# WHAT IS EXPECTED
Leaving out pictures, output exactly the lines below from the one that has "Leonardo DiCaprio'nun Jack Nicholson Taklidi" through the one that has "Square Magnet - Maßgeschneidert (Vorne)", and nothing else.

# GIVEN RECORDS
►
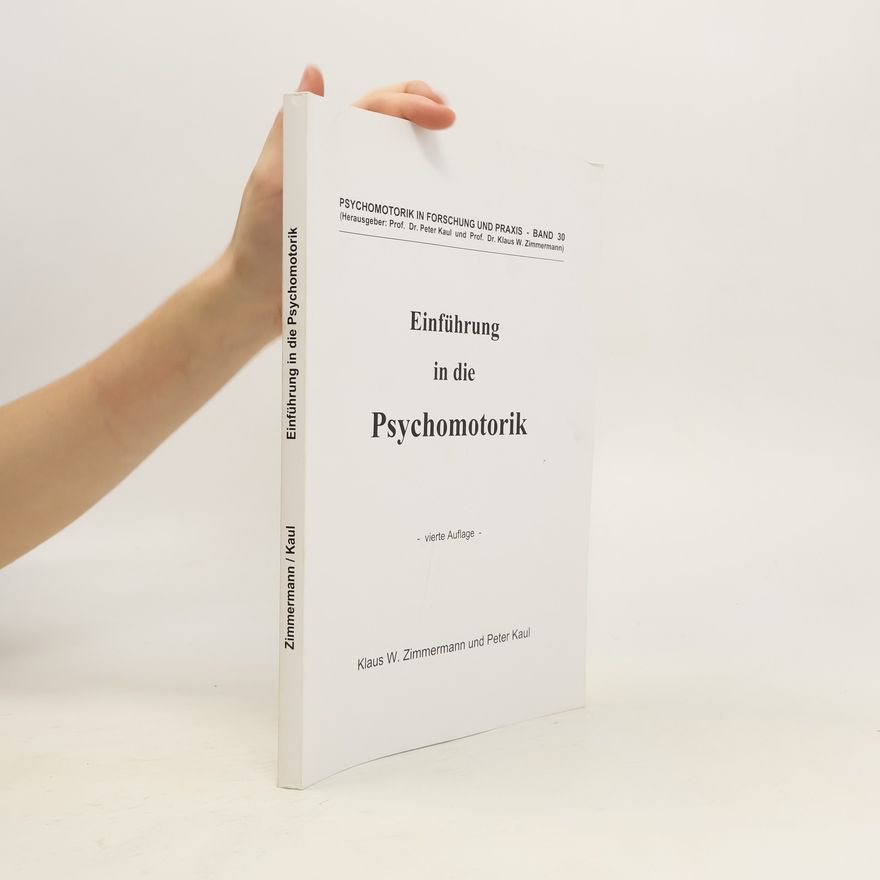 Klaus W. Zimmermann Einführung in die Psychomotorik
◄
►
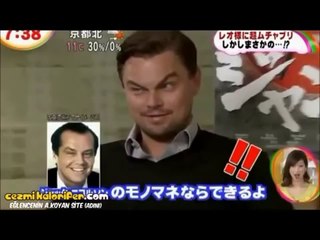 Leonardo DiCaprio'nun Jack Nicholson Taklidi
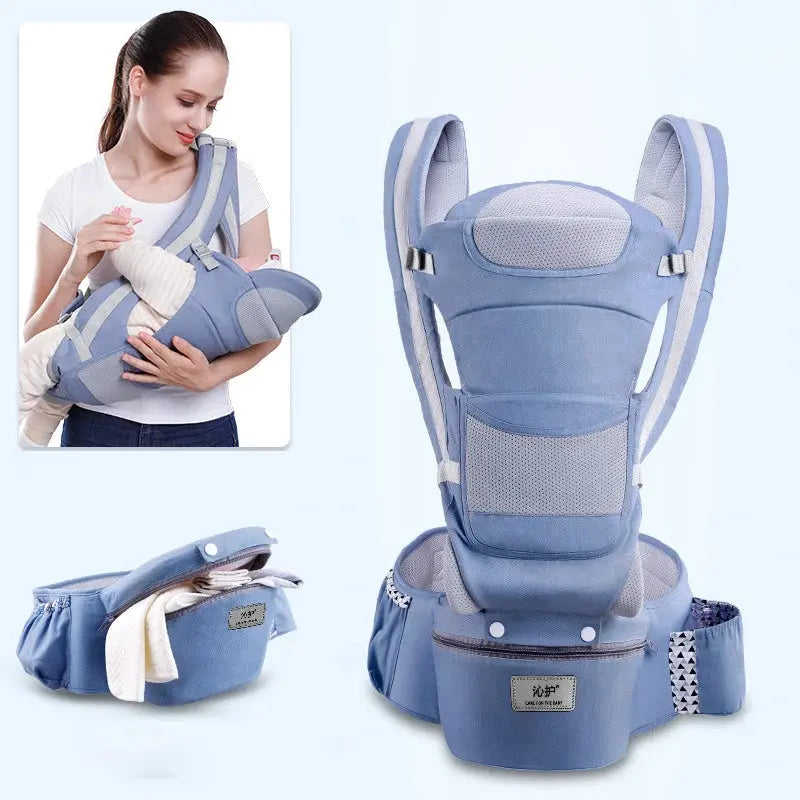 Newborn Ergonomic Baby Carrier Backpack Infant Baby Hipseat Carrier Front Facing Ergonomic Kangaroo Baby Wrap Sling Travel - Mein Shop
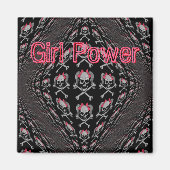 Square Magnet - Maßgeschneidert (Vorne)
◄
►
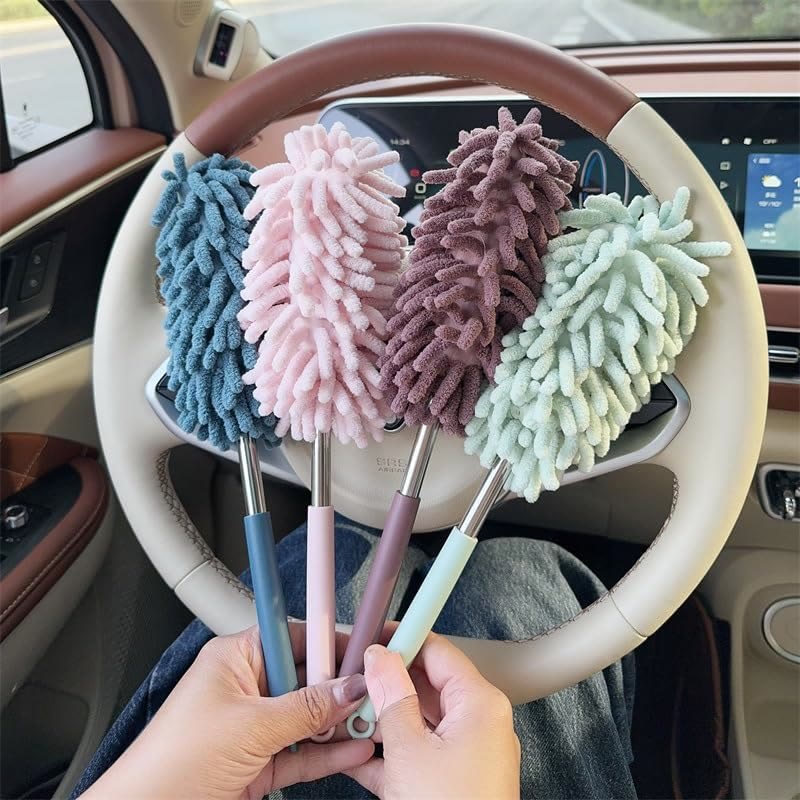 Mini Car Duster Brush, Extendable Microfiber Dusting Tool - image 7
◄
# WORKED SOLUTION
 Leonardo DiCaprio'nun Jack Nicholson Taklidi
 Newborn Ergonomic Baby Carrier Backpack Infant Baby Hipseat Carrier Front Facing Ergonomic Kangaroo Baby Wrap Sling Travel - Mein Shop
 Square Magnet - Maßgeschneidert (Vorne)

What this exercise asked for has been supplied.